Não é fácil a vida de uma detenta domiciliar de posses, em cujas instalações wireless e a cabo a polícia possa fazer um estrago federal, desarrumando tudo. Os invasores chegam a mexer nas joias de família, famílias Bernardo e Stern.

Ainda mais uma presidiária preventiva que não confia no enteado e muito menos no marido galinha, fiel apenas ao dinheiro gordo que ela, sua riqueza, como uma Amélia do século 21, sabia lavar e passar pra fora.

Agora que descobriram que o filhinho querido não tinha hora pra visitar o papaizinho, a reclusa VIP já viu que vai sobrar pra ela. Não é que os homens sejam todos iguais, pois alguns têm foro privilegiado, mas ela não engole aquela carinha de primeiro herdeiro, como essa merda aqui fosse um condado na Inglaterra vitoriana. De lá, já basta a escola britânica dos anjinhos, reabilitados – justiça seja feita! – por liminar na terceira instância. Uma vantagem dessa masmorra no Leblon é que um falso cara da NET não pode ir à sua casa pra aplicar um golpe, coisa de gentinha que não tem onde cair morta, como uma porrada de colegas que ela conheceu ultimamente. Outra é que as operadoras de telefonia celular e móvel não podem ligar para oferecer as promoções das últimas horas. Paz.
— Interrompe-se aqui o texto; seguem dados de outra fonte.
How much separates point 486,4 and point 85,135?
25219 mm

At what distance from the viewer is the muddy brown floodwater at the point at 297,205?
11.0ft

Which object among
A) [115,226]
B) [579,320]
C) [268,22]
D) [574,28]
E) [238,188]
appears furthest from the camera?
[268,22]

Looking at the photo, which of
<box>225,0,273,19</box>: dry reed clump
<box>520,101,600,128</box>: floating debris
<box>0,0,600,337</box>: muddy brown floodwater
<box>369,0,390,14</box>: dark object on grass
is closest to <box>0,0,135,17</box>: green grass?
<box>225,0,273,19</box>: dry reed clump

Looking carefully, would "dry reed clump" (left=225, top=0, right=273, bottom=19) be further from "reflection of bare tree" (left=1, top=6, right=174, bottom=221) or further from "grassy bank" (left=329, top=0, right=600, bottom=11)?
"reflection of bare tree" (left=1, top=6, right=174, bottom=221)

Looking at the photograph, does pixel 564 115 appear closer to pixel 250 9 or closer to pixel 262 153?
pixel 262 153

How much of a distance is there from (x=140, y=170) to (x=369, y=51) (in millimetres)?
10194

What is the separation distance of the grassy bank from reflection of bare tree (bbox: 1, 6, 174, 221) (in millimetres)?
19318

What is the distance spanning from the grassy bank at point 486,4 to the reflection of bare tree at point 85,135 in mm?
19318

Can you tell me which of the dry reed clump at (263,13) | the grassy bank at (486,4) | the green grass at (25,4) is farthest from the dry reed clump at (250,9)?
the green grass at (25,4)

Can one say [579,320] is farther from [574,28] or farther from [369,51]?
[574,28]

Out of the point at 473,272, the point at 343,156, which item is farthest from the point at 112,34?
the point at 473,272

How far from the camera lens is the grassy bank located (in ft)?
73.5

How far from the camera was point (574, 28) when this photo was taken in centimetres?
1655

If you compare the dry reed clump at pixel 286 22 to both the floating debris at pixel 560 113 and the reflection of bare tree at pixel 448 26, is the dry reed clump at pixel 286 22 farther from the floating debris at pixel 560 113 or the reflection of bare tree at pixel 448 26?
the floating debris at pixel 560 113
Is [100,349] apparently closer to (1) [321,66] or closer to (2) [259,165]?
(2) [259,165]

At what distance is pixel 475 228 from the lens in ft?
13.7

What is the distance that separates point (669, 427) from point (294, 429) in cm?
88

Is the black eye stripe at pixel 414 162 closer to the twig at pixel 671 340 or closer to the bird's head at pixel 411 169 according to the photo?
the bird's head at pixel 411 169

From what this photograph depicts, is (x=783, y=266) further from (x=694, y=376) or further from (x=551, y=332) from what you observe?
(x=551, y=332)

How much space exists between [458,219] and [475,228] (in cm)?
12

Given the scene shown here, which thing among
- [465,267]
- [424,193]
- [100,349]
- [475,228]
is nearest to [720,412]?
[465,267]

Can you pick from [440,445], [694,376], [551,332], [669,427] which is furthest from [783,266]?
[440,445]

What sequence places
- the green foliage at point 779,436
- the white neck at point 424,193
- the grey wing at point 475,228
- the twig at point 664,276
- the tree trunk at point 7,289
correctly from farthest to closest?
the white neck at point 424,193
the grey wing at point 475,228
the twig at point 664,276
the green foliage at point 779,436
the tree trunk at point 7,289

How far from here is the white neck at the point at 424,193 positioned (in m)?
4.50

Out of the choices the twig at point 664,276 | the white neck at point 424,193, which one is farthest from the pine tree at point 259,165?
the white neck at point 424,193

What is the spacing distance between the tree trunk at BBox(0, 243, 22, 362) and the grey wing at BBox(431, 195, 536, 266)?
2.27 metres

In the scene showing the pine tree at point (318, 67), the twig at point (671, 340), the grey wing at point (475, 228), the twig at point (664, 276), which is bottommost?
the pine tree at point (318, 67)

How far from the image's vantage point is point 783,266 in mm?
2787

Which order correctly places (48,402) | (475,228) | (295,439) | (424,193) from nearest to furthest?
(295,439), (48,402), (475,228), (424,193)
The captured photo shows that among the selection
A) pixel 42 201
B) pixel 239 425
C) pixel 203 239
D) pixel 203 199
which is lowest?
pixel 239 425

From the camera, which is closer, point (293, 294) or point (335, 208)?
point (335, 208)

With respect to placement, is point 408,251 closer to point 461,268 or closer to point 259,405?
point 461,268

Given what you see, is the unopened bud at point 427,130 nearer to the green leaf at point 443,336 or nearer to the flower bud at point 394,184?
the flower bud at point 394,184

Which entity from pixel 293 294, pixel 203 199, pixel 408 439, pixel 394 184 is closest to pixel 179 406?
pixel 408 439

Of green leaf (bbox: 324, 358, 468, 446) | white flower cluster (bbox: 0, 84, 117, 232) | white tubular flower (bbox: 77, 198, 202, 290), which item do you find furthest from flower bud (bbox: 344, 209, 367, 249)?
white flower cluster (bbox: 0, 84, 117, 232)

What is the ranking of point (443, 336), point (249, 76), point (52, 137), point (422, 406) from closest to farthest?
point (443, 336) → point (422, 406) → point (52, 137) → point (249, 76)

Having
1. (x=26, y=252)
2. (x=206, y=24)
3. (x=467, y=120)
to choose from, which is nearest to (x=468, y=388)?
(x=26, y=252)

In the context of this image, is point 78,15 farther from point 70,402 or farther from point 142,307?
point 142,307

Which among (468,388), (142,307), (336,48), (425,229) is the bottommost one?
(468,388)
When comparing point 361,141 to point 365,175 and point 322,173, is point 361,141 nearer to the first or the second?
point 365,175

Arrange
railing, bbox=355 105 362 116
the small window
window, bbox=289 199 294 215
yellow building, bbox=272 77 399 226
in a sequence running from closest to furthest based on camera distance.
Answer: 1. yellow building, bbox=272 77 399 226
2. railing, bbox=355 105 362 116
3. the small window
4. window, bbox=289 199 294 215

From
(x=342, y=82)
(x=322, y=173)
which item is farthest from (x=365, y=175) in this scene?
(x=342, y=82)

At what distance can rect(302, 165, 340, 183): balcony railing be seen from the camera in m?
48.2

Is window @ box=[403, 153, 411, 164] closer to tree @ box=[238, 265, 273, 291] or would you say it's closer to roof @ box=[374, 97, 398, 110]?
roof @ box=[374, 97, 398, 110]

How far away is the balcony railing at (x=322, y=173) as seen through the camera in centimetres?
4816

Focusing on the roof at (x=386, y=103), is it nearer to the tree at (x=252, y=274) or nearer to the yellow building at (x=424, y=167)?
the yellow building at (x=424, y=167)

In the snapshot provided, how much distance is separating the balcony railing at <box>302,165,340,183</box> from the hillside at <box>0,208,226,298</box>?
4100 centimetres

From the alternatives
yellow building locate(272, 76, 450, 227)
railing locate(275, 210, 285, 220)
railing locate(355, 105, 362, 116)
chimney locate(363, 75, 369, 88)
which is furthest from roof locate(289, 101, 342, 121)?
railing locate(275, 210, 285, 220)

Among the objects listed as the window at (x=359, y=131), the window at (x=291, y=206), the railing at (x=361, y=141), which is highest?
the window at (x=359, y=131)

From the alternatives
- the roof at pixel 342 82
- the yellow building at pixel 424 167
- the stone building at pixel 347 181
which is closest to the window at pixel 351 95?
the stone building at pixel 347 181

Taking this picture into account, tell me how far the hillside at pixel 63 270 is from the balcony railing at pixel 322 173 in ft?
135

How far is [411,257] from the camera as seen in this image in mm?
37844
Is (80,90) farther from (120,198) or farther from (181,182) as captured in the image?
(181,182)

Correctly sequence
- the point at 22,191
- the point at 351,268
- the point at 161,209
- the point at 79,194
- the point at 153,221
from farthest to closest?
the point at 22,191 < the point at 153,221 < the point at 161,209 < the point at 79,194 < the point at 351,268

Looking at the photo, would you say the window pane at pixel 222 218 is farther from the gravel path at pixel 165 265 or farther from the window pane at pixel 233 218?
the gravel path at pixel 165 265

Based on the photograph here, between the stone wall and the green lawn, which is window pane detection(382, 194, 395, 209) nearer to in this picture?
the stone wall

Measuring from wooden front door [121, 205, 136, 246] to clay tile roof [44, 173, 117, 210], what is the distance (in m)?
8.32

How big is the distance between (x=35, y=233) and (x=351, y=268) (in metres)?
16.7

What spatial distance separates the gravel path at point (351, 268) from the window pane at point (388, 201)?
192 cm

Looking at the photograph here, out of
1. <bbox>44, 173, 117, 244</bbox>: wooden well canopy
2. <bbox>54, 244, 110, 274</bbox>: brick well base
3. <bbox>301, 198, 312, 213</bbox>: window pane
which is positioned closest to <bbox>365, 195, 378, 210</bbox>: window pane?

Mas a maior vantagem é a privada polonesa, dotada de automática regulagem térmica na tampa acolchoada, bem como chuveirinho Lava-jato em três temperaturas. Se ficar sem assistência técnica online, foda-se, ainda assim será muito melhor do que o boi analógico de Bangu.

Graças aos seus advogados, ainda há justiça nesse país.